Pre-draft measurables
| Height | Weight | Arm length | Hand span | 40-yard dash | 10-yard split | 20-yard split | 20-yard shuttle | Three-cone drill | Vertical jump | Broad jump | Bench press |
| 6 ft 4+1⁄2 in (1.94 m) | 303 lb (137 kg) | 34+3⁄4 in (0.88 m) | 10 in (0.25 m) | 5.17 s | 1.81 s | 2.99 s | 4.89 s | 7.85 s | 25.0 in (0.64 m) | 9 ft 8 in (2.95 m) | 24 reps |
All values from NFL Combine/Pro Day

===San Francisco 49ers===
The San Francisco 49ers selected Cooper in the fifth round (174th overall) in the 2016 NFL draft.

On May 6, 2016, the 49ers signed him to a four-year, $2.52 million rookie contract with a signing bonus of $184,384.

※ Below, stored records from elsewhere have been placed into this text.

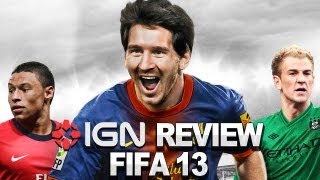 Download lagu FIFA 13 Video Review - IGN Reviews mp3 Download lagu FIFA 13 Video Review - IGN Reviews mp3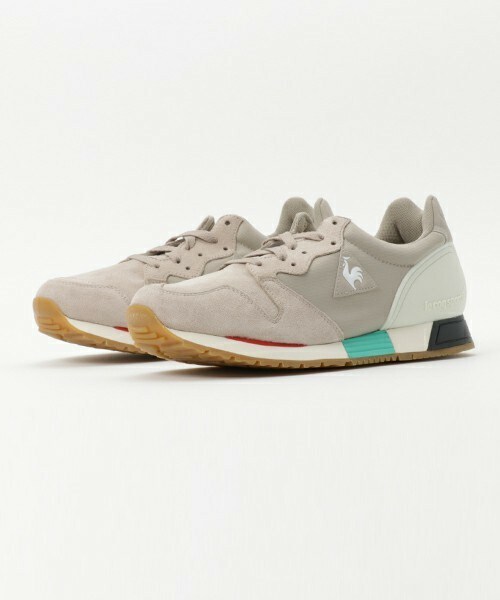 le coq sportif（ルコックスポルティフ）の「メンズ ルコック エウレカ 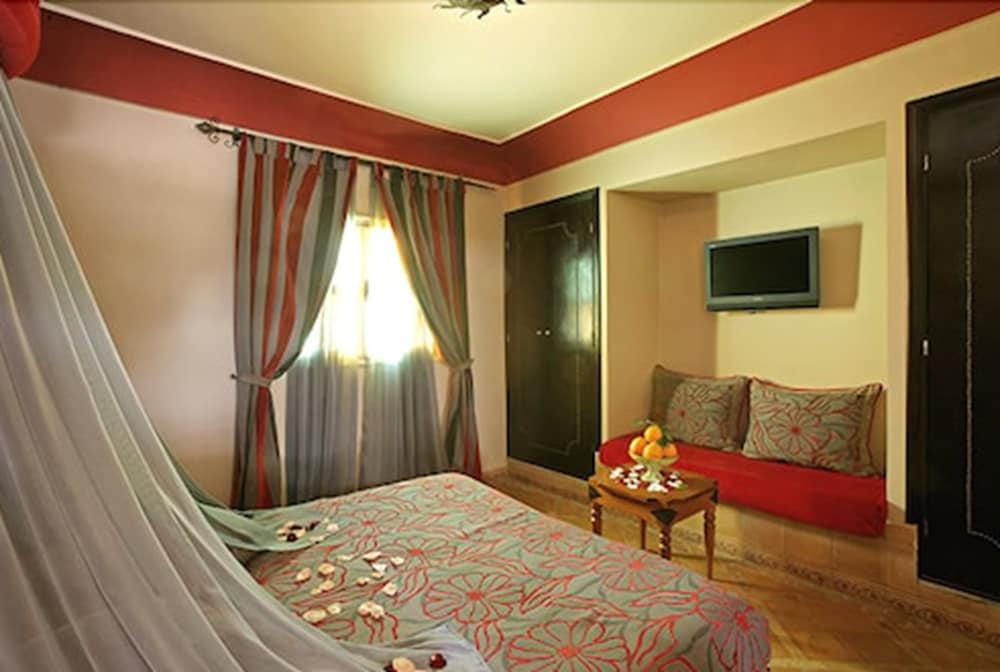 Riad Al Madina Hotel 16/71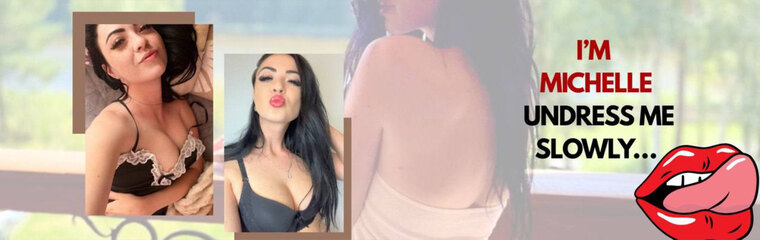TheMichelle banner image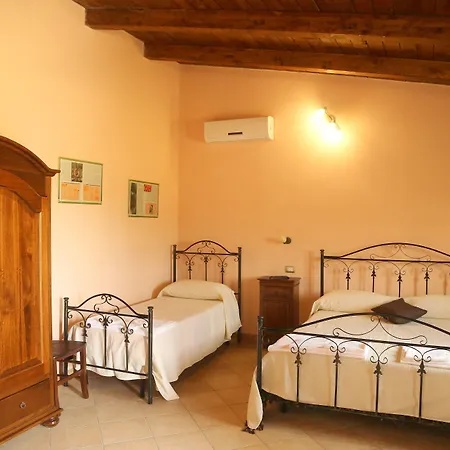 Al Grande Gelso Vakantieboerderij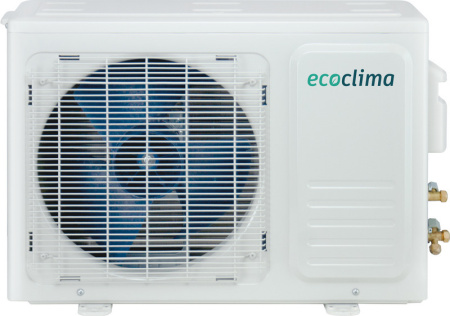 Ecoclima Wind line ECW-24QC/EC-24QC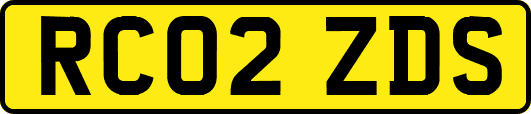 RC02ZDS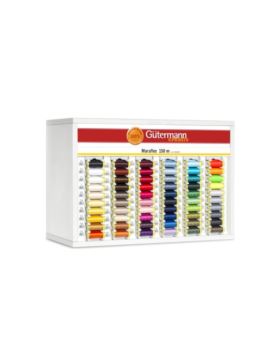 Szafka na nici GUTERMANN - Maraflex 120 - SVK A 60 - 3szt.x60kol.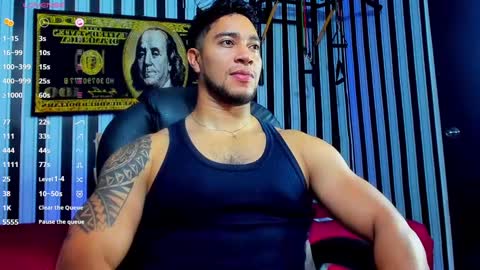 Dixon online show from 02.27.25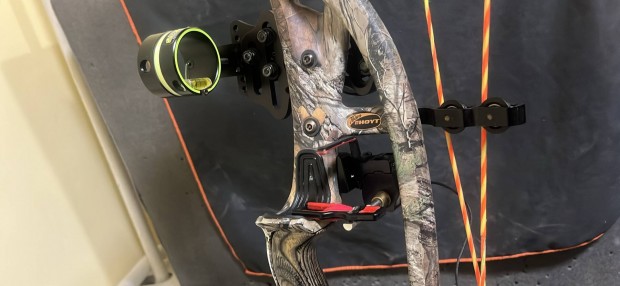 Hoyt carbon element g3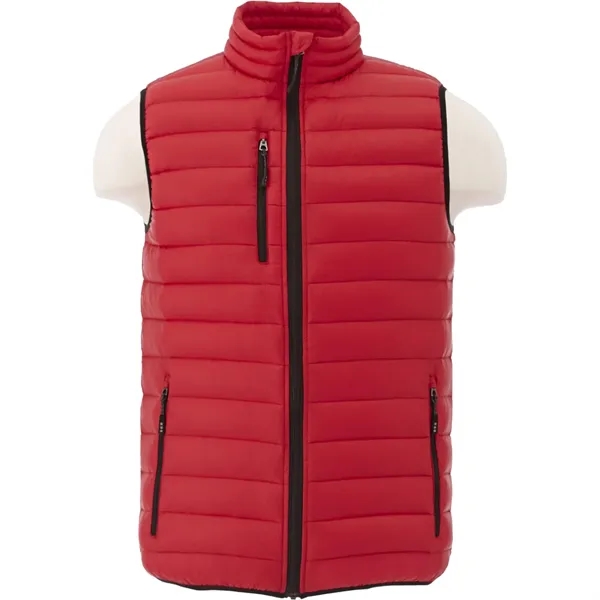 S-3XL men's vest with insulation... from ASI 66887 PCNA / Trimark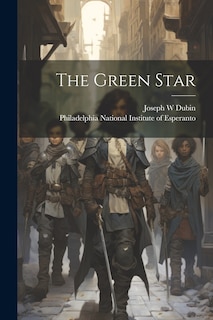 Front cover_The Green Star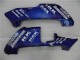 Comprar Carenado Moto Honda CBR600RR 2003-2004 - Blanco Rojo Azul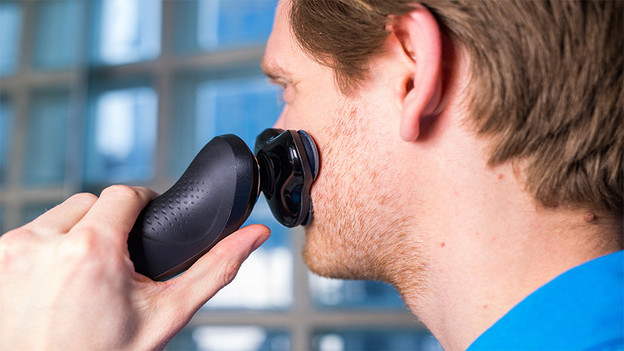 Choose electric shaver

Going into training camp, Cooper was expected to compete for the 49ers' starting right guard position along with Ian Silberman and fellow rookies Joshua Garnett and John Theus. First rounder Garnett ultimately won the starting right guard position with Theus winning the backup left tackle position. He was released as part of the 49ers' final roster cuts but was added to their practice squad after going unclaimed. He spent his entire rookie year on the practice squad although on November 15, 2016, he was added to the practice squad's injured list due to "a medical issue that is non-mechanical in nature."

===Indianapolis Colts===
On February 27, 2017, Cooper signed with the Indianapolis Colts. On September 2, 2017, Cooper was waived by the Colts.